Allied owns a patent directed to an interchangeable tool system that includes a jaw set couplable to a universal body. Allied’s claims require a jaw set having a pair of moveable blades pivoted together about a main pivot pin that is encased by a housing, wherein the blades are moveable relative to the housing. To decouple the jaw set, the housing can be removed from the universal body without disassembly of the pivot pin. Genesis filed a request for inter partes reexamination of Allied’s patent, arguing that it is obvious over two references, Caterpillar and Ogawa. The PTAB agreed, and Allied appealed to the Federal Circuit.

At the Federal Circuit, the issue was whether it would have been obvious to modify Caterpillar to make both blades movable as taught by Ogawa, while retaining Caterpillar’s quick-change functionality. Allied presented two distinct arguments in support of its position that the combination was not proper. First, Allied challenged the PTAB’s finding of any motivation to combine Caterpillar and Ogawa, arguing that making the proposed combination requires “a massive, nonobvious reconstruction of the device that not only changes its principle of operation, but renders the device inoperable as a result.” Second, Allied argued that Caterpillar teaches away from a combination with Ogawa.

With respect to the first argument, the Federal Circuit agreed with the PTAB’s reasoning, explaining that the test for obviousness is whether the claimed invention is rendered obvious by the teachings of the prior art as a whole, not whether the features of a secondary reference may be bodily incorporated into the structure of the primary reference. As such, even though modifying Caterpillar’s movable blades “may impede the quick change functionality disclosed by Caterpillar,” the Federal Circuit stated that “[a] given course of action often has simultaneous advantages and disadvantages, and this does not necessarily obviate motivation to combine.”

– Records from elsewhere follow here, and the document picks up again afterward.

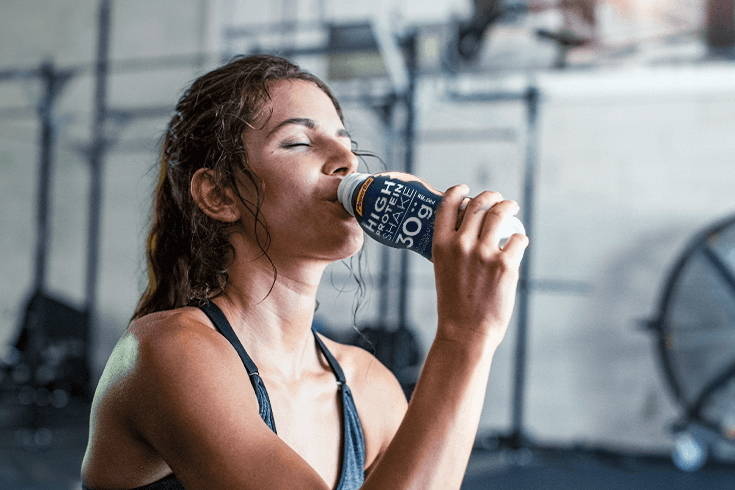 Schnelle Regeneration: die 30-Minuten-Regel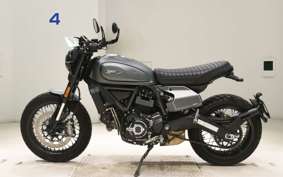 DUCATI SCRAMBLER 2022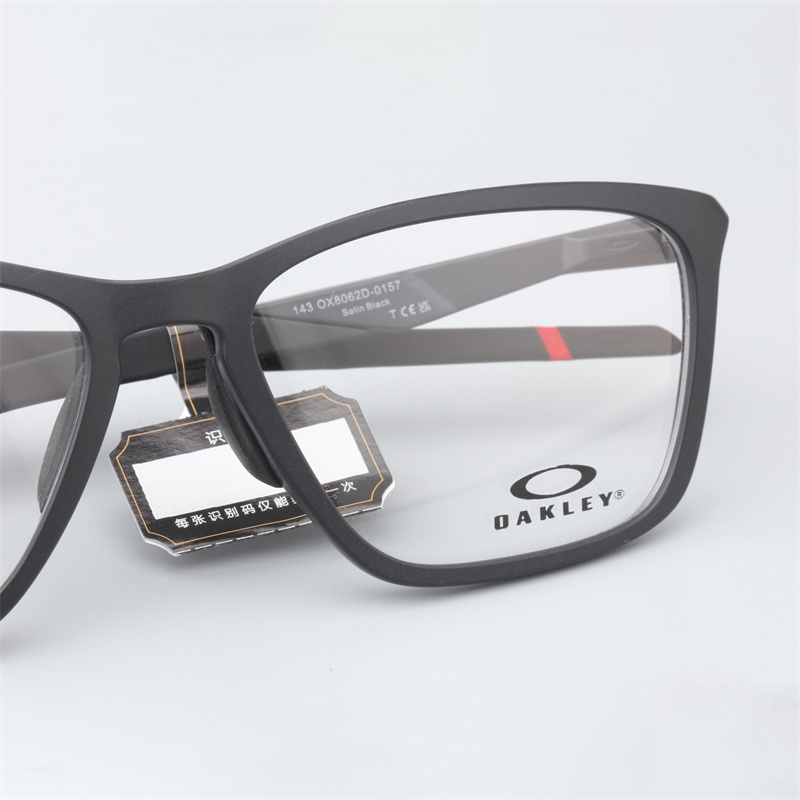 Oakley欧克利全框时尚简约光学镜架DISSIPATE运动休闲眼镜OX8062 - 图2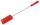 VIKAN TUBE BOTTLE BRUSH 50MM RED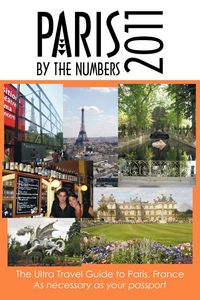 Produktbild: Paris By The Numbers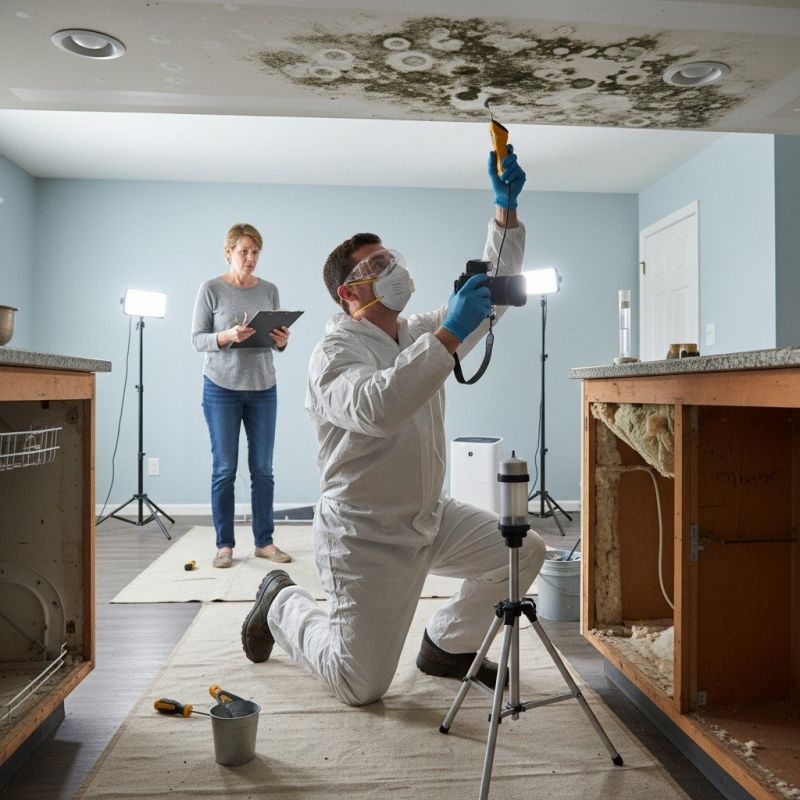 Mold Control in Dallas, TX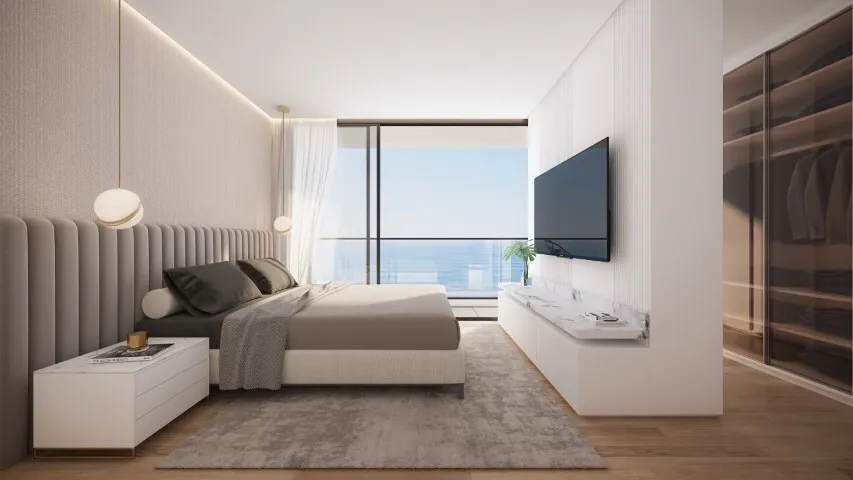 Apartamento para venda no bairro Praia Brava de Itajaí em Itajaí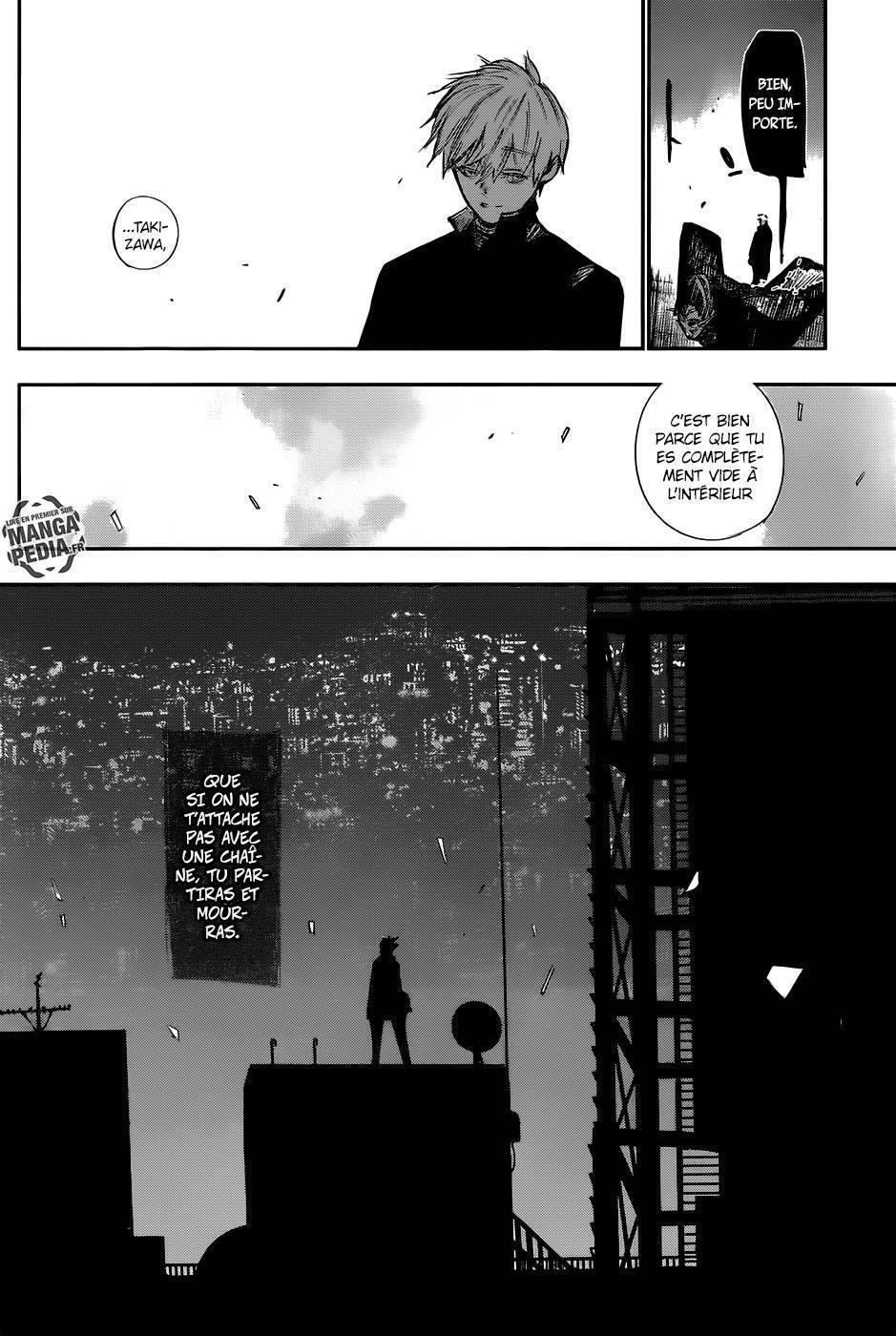  Tokyo Ghoul Re - Chapitre 118 - 17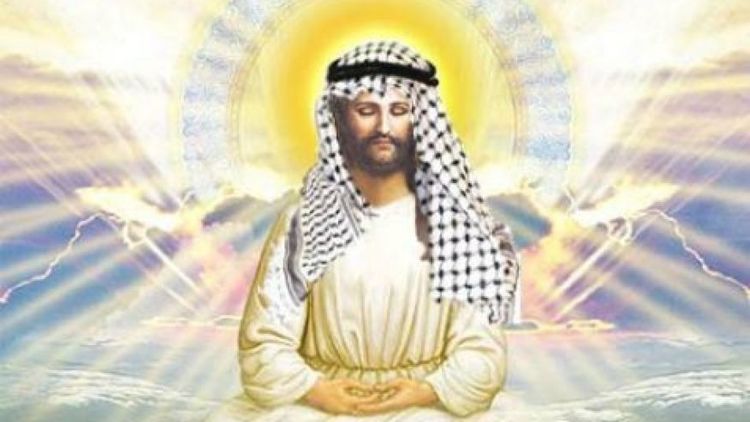 Jesus was a Palestinian
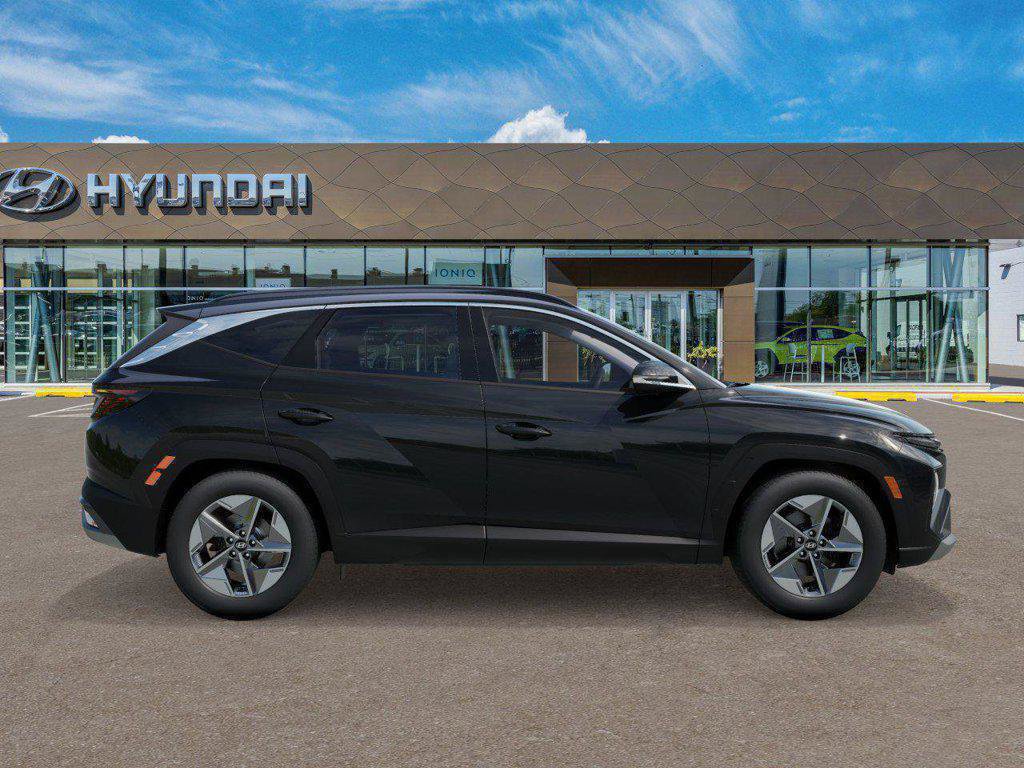 New 2026 Hyundai Tucson SEL FWD image 7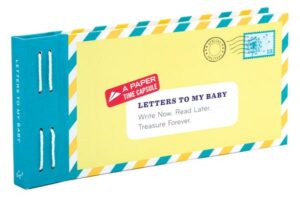 Letters to My Baby [With Envelopes and Paper]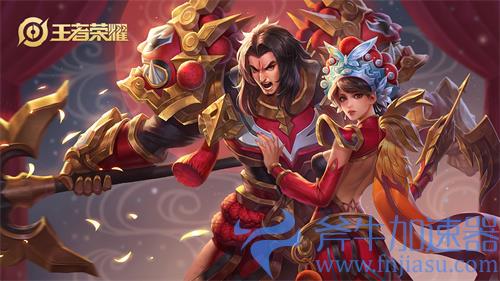 王者荣耀虞姬台词大全 局内语音汇总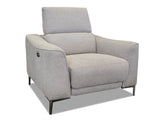 Rossa 1 Seat Electric Recliner - Fabric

As for the second argument, the Court concluded that Caterpillar does not expressly teach away from Ogawa. “A reference may be said to teach away when a person of ordinary skill, upon reading the reference, would be discouraged from following the path set out in the reference, or would be led in a direction divergent from the path that was taken by the applicant.” In this case, although Caterpillar criticizes a specific structure disclosed by Ogawa (the use of two separate hydraulic chambers), the criticized structure is extraneous to the proposed combination. Because Caterpillar does not criticize the actual portions used in the combination (the pivot pin attachment mechanism and two movable jaws), Alliance’s argument is not persuasive.